*** SELECTED EXTRACT ***

In 1967, a skeleton tower replaced the WLV 613. This Texas-style platform reached ninety feet above the water, and its four supporting legs were driven 190 feet into the sea bottom. Its flashing white light could be seen for twenty-four miles. Four coastguardsmen were stationed aboard the tower until it was automated in 1988.
The Coast Guard provided the following description of Ambrose Light Tower:
The new tower sites in 74 feet of water at the entrance to New York Harbor approximately 7 miles east of Sandy Hook, N.J. The superstructure is painted red with the exception of the radiobeacon antenna, which is painted according to FAA requirements. The quarters in the upper deck are painted white; below that the structure is black.The main beacon, which has a focal plane of about 136 feet above water, operated at a high intensity of six million candlepower and at a lot intensity of 600,000 candlepower. It has a visibility of 18 miles.

*** DATA PROVIDED ***

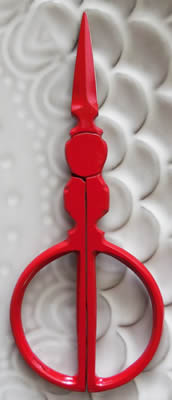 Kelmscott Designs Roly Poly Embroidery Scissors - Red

***
*** DATA PROVIDED ***

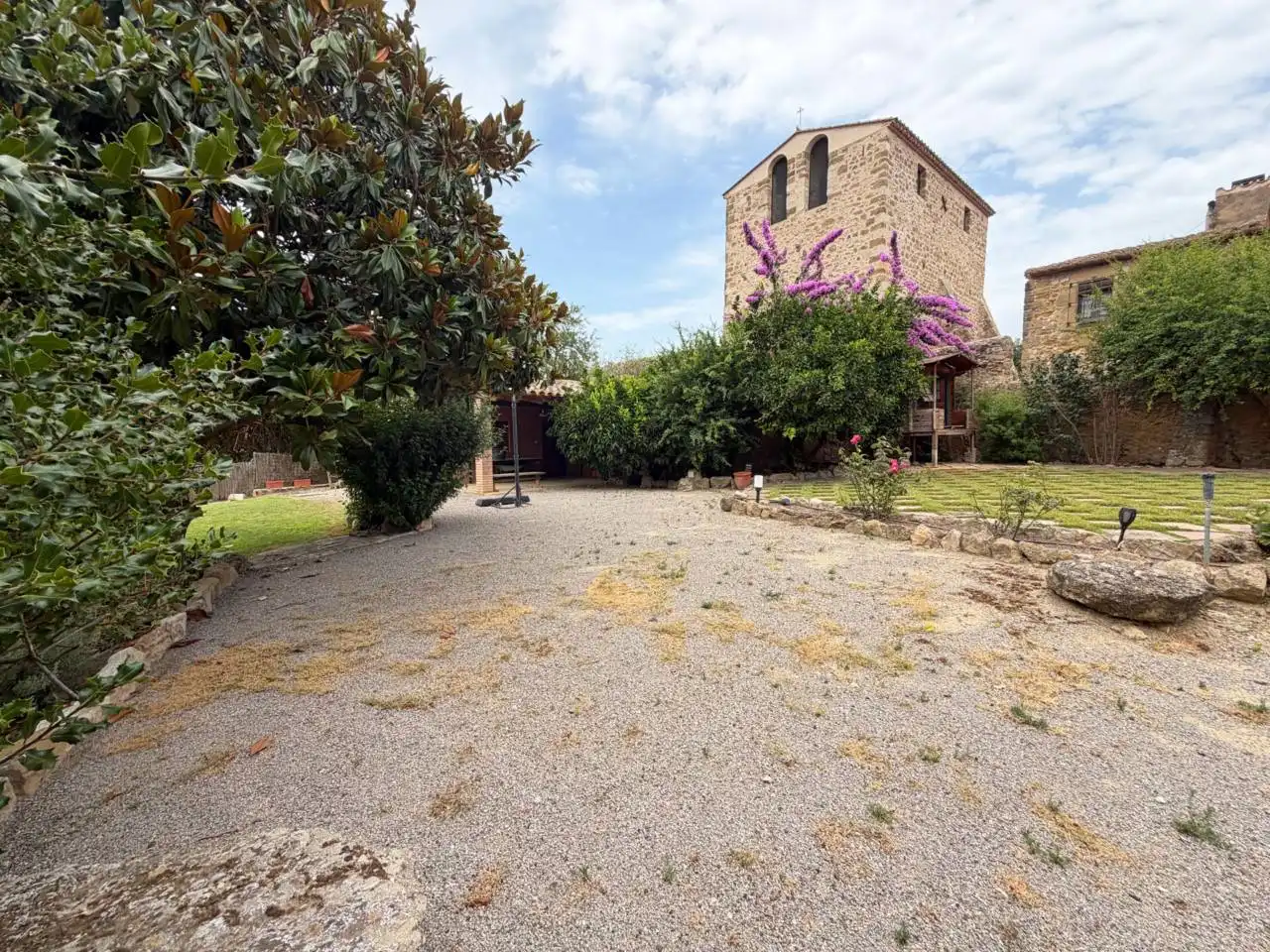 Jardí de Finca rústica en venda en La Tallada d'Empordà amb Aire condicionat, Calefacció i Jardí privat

***

● **REQUIRED TASKS**
1) Reproduce the Ambrose Light Tower passage word for word, starting at the words "The Coast Guard" and stopping after "of 18 miles.".
2) Extend the Ambrose Light Tower passage, picking up directly after its final sentence.

● **ANSWERS BY ITEM**
1)
The Coast Guard provided the following description of Ambrose Light Tower:
The new tower sites in 74 feet of water at the entrance to New York Harbor approximately 7 miles east of Sandy Hook, N.J. The superstructure is painted red with the exception of the radiobeacon antenna, which is painted according to FAA requirements. The quarters in the upper deck are painted white; below that the structure is black.The main beacon, which has a focal plane of about 136 feet above water, operated at a high intensity of six million candlepower and at a lot intensity of 600,000 candlepower. It has a visibility of 18 miles.

2)
In 1996, the Aegeo, a Bahamian-registered oil tanker, struck Ambrose Tower on a crystal clear night. Although the tower was not operational that evening, the captain of the tanker was found at fault. Damaged beyond repair, the tower was removed in 1999 and replaced by a three-legged tower positioned 1.5 miles from the old site where it would presumably be safe from further collisions. Such was not the case, as the 492-foot Kouros V plowed into the tower in January 2001. The ship’s owners were required to post a $3 million dollar bond to repair the tower.
The first Ambrose Lightship, WAL 512, is now docked at the South Street Seaport Museum in New York City. In January 2012, the lightship sailed over to Staten Island where it was dry docked for the first time in twenty-three years. The vessel received several layers of epoxy paint below the water line and a new coat of Signal Red paint above the water line before returning to the museum in early March.